What this task involves: Print the listing below from its opening line through the line holding "EV charging 47", both ends included.
::: Records to use :::
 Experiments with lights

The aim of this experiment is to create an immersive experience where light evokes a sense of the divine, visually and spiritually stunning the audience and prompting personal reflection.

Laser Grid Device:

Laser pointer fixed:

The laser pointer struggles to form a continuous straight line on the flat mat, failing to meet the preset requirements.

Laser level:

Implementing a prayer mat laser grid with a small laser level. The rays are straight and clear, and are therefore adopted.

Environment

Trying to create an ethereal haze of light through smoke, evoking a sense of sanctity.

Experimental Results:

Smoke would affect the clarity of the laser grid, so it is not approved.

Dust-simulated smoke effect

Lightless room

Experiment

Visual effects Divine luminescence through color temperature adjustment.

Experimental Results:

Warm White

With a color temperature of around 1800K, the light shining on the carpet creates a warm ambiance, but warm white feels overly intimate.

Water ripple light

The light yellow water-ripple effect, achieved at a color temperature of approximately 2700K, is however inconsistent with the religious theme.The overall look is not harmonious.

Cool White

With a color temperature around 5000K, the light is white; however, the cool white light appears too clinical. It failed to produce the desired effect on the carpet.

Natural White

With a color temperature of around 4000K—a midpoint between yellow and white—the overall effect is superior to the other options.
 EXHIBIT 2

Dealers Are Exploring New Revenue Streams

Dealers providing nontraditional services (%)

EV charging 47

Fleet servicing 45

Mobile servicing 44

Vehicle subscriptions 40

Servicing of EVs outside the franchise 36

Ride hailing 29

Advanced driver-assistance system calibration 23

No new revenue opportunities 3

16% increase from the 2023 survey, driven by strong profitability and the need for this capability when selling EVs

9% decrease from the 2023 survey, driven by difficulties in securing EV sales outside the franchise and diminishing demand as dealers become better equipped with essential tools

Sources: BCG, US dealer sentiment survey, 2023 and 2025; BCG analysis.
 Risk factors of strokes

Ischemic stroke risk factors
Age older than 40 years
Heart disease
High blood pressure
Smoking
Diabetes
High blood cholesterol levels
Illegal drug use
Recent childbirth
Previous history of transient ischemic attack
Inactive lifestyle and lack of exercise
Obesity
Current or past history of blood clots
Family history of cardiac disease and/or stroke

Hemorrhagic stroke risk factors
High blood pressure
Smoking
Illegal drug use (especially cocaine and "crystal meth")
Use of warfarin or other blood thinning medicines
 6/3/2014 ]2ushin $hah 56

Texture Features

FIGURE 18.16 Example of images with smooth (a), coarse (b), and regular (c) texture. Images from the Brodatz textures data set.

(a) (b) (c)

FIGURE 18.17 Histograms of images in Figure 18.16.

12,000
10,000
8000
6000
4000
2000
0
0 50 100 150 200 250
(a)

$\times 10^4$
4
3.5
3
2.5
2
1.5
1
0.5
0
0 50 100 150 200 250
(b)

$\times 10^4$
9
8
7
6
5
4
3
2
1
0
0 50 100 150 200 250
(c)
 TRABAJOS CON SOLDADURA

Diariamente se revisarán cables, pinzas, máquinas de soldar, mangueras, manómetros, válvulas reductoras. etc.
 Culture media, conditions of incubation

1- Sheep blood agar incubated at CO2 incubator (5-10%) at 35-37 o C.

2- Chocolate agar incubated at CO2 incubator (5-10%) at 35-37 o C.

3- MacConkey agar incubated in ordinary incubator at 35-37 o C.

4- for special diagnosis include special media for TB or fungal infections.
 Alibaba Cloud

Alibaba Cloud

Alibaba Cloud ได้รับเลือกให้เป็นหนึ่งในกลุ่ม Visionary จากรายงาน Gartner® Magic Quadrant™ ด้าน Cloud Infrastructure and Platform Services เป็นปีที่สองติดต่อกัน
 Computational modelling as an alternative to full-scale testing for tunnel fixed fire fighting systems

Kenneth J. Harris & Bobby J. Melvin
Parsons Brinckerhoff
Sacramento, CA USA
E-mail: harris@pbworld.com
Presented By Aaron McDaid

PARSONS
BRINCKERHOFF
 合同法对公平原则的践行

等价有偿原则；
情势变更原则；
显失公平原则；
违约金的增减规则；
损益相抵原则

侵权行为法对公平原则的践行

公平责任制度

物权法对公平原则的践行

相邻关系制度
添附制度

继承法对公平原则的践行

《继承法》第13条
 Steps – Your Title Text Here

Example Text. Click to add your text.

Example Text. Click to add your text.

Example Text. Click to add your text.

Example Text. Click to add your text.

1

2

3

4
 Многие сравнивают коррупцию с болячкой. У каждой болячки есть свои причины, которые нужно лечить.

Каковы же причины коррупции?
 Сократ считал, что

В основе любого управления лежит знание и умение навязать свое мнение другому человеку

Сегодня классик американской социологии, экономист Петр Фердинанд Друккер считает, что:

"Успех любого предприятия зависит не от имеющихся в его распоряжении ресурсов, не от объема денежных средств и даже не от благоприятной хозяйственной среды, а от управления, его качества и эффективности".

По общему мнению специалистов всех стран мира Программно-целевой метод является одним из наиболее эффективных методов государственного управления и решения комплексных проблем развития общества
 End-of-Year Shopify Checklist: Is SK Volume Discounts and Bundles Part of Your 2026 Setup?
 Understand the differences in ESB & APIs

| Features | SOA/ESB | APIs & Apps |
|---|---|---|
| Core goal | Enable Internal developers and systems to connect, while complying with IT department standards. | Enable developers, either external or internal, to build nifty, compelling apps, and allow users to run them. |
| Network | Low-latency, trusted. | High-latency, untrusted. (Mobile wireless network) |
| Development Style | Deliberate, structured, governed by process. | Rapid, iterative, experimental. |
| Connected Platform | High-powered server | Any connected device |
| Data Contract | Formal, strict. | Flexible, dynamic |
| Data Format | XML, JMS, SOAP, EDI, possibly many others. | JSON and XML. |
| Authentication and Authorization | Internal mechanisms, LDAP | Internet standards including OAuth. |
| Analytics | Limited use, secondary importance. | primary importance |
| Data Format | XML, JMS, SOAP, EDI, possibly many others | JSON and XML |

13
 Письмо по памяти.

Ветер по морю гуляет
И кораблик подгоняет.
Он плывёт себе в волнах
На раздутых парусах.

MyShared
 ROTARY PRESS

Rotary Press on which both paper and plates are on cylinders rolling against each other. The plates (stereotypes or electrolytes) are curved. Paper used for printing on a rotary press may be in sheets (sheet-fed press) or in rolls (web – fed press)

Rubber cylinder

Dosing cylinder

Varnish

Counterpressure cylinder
:::
Solved problem:
 Experiments with lights

The aim of this experiment is to create an immersive experience where light evokes a sense of the divine, visually and spiritually stunning the audience and prompting personal reflection.

Laser Grid Device:

Laser pointer fixed:

The laser pointer struggles to form a continuous straight line on the flat mat, failing to meet the preset requirements.

Laser level:

Implementing a prayer mat laser grid with a small laser level. The rays are straight and clear, and are therefore adopted.

Environment

Trying to create an ethereal haze of light through smoke, evoking a sense of sanctity.

Experimental Results:

Smoke would affect the clarity of the laser grid, so it is not approved.

Dust-simulated smoke effect

Lightless room

Experiment

Visual effects Divine luminescence through color temperature adjustment.

Experimental Results:

Warm White

With a color temperature of around 1800K, the light shining on the carpet creates a warm ambiance, but warm white feels overly intimate.

Water ripple light

The light yellow water-ripple effect, achieved at a color temperature of approximately 2700K, is however inconsistent with the religious theme.The overall look is not harmonious.

Cool White

With a color temperature around 5000K, the light is white; however, the cool white light appears too clinical. It failed to produce the desired effect on the carpet.

Natural White

With a color temperature of around 4000K—a midpoint between yellow and white—the overall effect is superior to the other options.
 EXHIBIT 2

Dealers Are Exploring New Revenue Streams

Dealers providing nontraditional services (%)

EV charging 47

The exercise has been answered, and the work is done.